Logo, não admira, que essa busca insana de imortalidade,
de intemporalidade, nos iluda, mais ou menos consoante a dialéctica
entre o espaço e o tempo, dependendo da forma com que neles nos
representamos, tendo em conta a percepção da finita existência do verbo
e da memória. Apesar da permanente ilusão de permanência no tempo do
poema.
Pois é lá, na beleza do caos, no tudo que é nada, que a
eternidade poderá iludir-se que acontece. Mas na verdade, o tempo do
poema terá que continuar a ser o leito sagrado onde o poeta tecerá a
urdidura que permitirá sonhar um mundo outro, um lugar outro, fabricando
o linho ou a mortalha que concederá o sentimento continuado de ser
omnipotente. E será esta urdidura no tempo do poema, que sustentará o
leito mortífero do tempo. A poesia em sua harmoniosa e fatídica
plenitude. A morte como alimento de vida. A poesia como língua-milagre
em seu espaço aberto, capaz de transfigurar e metamorfosear a realidade
e veracidade do homem, pois ela, como referiu Octávio Paz, é um “tempo
revelado”, ou seja, a “enigmática transparência” do sopro incandescente.
Pois, Não será o medo da loucura / que nos forçará a pôr a
meia-haste / a bandeira da imaginação – André Breton,”Primeiro
Manifesto Surrealista”, uma vez que como canta Pedro Tamen:
A minha desforra são palavras / Levanto-me de manhã
amarrotado / pelo peso inclemente das mentiras / e vazo no real outro
real / das letras que ninguém vislumbrará.
João
Rasteiro, Silves, 25/04/2010 |
JOÃO
RASTEIRO
(Coimbra - Portugal, 1965). Licenciado em Estudos
Portugueses e Lusófonos, pela Universidade de Coimbra. Poeta e ensaísta,
traduziu para o português vários poemas de Harold Alvarado Tenorio, Miro
Villar e Juan Carlos Garcia Hoyuelos. É sócio da Associação
Portuguesa de Escritores, membro do Conselho Editorial da
Revista Oficina de Poesia e do
Conselho Editorial da revista brasileira Confraria do Vento.

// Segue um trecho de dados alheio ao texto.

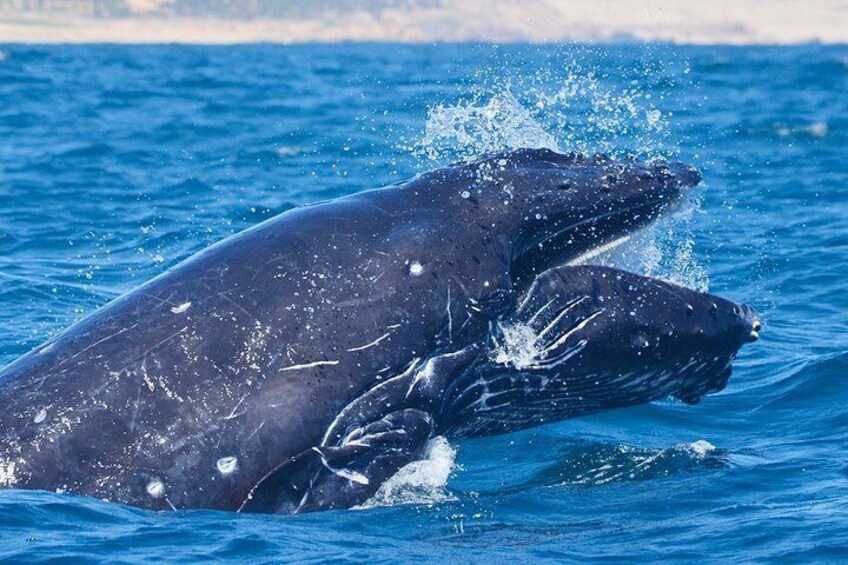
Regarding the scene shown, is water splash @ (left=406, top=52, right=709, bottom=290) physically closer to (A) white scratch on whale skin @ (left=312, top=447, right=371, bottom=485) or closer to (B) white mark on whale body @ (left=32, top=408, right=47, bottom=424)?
(A) white scratch on whale skin @ (left=312, top=447, right=371, bottom=485)

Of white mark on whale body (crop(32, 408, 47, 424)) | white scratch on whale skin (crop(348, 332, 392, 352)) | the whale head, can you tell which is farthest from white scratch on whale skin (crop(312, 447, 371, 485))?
white mark on whale body (crop(32, 408, 47, 424))

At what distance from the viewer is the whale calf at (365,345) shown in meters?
9.07

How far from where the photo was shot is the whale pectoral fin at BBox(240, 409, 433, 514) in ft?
30.1

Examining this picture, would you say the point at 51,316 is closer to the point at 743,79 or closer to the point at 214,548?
the point at 214,548

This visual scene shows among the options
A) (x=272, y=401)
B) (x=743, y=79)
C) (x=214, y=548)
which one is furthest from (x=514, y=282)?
(x=743, y=79)

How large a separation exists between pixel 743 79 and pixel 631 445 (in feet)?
169

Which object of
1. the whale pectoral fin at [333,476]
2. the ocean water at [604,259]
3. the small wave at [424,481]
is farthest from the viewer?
the small wave at [424,481]

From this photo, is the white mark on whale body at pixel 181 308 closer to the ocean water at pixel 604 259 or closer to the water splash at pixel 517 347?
the ocean water at pixel 604 259

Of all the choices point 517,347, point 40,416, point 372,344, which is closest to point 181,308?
point 40,416

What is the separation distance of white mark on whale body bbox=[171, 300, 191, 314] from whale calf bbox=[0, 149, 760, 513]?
0.02 m

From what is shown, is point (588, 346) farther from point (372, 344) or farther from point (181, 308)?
point (181, 308)

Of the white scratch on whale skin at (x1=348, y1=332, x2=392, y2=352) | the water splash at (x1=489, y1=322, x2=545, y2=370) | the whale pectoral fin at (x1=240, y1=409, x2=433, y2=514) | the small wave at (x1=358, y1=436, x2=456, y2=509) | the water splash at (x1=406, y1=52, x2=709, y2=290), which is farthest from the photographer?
the water splash at (x1=406, y1=52, x2=709, y2=290)

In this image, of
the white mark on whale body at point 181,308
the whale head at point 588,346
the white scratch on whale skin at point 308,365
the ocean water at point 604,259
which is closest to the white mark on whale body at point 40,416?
the ocean water at point 604,259

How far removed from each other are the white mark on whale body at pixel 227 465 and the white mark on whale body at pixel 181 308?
3.65ft
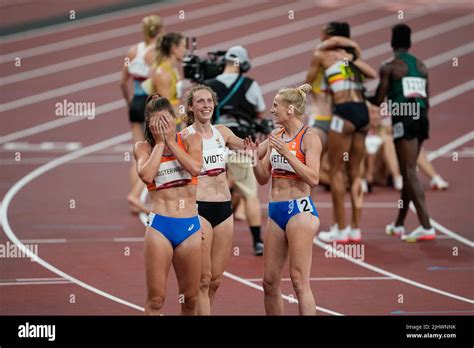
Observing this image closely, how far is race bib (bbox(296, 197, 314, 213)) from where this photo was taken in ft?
30.5

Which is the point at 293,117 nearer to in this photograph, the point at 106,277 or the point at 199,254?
the point at 199,254

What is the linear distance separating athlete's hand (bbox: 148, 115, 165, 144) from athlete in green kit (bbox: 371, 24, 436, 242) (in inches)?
200

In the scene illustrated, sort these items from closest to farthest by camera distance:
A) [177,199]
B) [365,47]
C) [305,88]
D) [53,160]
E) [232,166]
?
1. [177,199]
2. [305,88]
3. [232,166]
4. [53,160]
5. [365,47]

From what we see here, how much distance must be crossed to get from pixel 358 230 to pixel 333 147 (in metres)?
1.08

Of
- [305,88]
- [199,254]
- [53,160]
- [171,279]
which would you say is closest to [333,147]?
[171,279]

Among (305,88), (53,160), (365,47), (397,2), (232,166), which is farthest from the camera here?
(397,2)

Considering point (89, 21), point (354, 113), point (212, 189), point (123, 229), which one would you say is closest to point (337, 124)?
point (354, 113)

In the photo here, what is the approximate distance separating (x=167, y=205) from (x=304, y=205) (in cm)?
122

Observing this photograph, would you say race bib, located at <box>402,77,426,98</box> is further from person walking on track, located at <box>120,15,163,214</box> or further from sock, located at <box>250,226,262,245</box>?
person walking on track, located at <box>120,15,163,214</box>

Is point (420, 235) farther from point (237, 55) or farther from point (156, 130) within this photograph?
point (156, 130)

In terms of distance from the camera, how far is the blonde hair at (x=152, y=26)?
14.6m

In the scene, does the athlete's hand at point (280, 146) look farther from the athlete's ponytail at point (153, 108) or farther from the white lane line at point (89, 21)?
the white lane line at point (89, 21)

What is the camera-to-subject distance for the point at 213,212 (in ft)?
31.2

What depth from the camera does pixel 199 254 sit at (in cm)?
887
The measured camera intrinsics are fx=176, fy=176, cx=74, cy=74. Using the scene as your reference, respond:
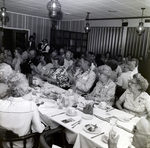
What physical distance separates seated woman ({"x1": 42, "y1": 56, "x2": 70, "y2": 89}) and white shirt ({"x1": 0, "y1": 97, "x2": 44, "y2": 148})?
1673mm

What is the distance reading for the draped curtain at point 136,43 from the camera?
6129mm

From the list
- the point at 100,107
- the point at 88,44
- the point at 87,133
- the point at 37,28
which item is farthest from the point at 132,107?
the point at 37,28

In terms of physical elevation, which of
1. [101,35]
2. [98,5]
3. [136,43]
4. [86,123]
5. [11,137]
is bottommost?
[11,137]

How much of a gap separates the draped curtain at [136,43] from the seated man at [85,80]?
332 cm

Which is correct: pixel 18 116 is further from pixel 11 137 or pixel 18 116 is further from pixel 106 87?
pixel 106 87

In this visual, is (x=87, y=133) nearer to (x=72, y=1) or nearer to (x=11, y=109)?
(x=11, y=109)

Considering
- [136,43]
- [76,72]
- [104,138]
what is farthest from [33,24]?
[104,138]

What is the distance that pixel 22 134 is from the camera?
1802 millimetres

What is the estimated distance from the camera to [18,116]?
1.74 metres

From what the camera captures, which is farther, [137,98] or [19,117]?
[137,98]

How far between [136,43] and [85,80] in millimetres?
3884

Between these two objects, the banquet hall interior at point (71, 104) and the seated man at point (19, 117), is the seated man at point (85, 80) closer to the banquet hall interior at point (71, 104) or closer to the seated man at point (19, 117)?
the banquet hall interior at point (71, 104)

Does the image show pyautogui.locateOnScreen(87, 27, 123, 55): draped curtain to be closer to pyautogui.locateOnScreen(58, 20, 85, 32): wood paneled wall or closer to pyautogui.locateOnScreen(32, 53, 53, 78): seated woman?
pyautogui.locateOnScreen(58, 20, 85, 32): wood paneled wall

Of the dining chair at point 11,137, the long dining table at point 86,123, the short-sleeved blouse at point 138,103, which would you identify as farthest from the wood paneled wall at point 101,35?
the dining chair at point 11,137
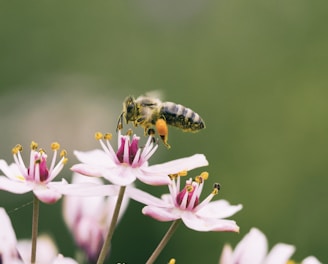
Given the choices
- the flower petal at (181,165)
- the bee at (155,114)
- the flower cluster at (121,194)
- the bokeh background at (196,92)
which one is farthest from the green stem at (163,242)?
the bokeh background at (196,92)

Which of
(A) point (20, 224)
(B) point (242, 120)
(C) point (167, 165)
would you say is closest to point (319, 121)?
(B) point (242, 120)

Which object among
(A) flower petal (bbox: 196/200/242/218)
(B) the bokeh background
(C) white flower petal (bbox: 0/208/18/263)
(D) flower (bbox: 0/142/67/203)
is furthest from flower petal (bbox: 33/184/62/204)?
Answer: (B) the bokeh background

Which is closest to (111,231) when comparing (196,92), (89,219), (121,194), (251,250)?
(121,194)

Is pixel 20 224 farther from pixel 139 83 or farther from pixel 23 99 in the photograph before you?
pixel 139 83

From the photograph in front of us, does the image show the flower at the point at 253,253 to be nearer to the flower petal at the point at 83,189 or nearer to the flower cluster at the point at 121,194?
the flower cluster at the point at 121,194

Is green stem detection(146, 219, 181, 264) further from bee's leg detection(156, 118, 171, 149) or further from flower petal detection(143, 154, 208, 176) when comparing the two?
bee's leg detection(156, 118, 171, 149)

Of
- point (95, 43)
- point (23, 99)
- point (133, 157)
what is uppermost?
point (95, 43)
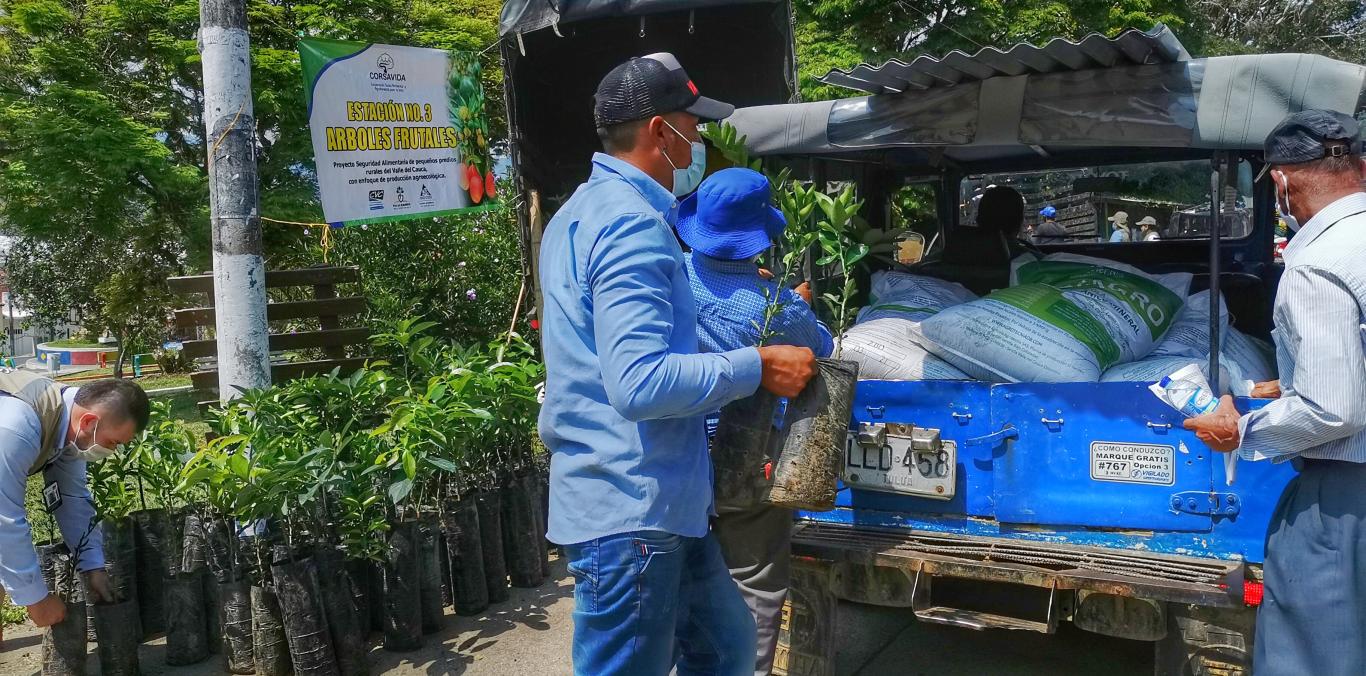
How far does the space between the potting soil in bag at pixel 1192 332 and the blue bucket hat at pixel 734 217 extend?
1704 mm

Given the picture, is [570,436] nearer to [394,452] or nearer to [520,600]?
[394,452]

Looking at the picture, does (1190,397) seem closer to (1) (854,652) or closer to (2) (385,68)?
(1) (854,652)

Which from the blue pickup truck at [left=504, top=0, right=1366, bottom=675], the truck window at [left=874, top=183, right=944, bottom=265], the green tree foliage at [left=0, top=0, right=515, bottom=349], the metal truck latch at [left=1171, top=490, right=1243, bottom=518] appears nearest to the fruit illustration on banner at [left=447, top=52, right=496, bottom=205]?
the truck window at [left=874, top=183, right=944, bottom=265]

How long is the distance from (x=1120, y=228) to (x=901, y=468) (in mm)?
2273

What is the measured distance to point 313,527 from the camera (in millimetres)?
3936

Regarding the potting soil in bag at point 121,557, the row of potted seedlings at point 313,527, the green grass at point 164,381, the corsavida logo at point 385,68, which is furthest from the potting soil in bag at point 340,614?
the green grass at point 164,381

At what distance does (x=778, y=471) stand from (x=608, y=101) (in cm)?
108

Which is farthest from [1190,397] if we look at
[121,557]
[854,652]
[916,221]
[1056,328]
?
[121,557]

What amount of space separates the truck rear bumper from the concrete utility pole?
264 centimetres

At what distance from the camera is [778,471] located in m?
2.66

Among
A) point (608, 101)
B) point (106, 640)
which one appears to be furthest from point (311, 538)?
point (608, 101)

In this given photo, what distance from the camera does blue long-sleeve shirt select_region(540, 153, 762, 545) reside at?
1.91m

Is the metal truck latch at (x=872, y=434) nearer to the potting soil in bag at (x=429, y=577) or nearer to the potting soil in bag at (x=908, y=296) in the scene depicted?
the potting soil in bag at (x=908, y=296)

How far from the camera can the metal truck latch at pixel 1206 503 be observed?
119 inches
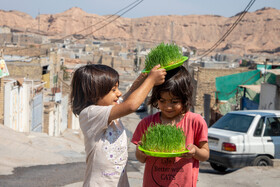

Tem poemas publicados em várias revistas e antologias em Portugal,
Brasil, Colômbia, Chile, Itália e Espanha e possui poemas traduzidos
para o Espanhol, Italiano, Inglês, Francês e Finlandês. Publicou os
livros de poesia, A Respiração das Vértebras (Sagesse, 2001),
No Centro do Arco (Palimage, 2003), Os Cílios
Maternos (Palimage, 2005), O Búzio de Istambul (Palimage,
2008) e Pedro e Inês ou As madrugadas esculpidas (Apenas Livros,
2009). Obteve vários prémios, nomeadamente a Segnalazione di Merito no
Concurso Internacionale de Poesia: Publio Virgilio Marone(Itália-2003),
o 1º prémio no Concurso de Poesia e Conto: Cinco Povos Cinco Nações,
2004 e o 1º prémio – na categoria
de autores estrangeiros - do Premio Poesia, Prosa e Arti
Figurative-Il Convívio (Verzella, Itália, 2004).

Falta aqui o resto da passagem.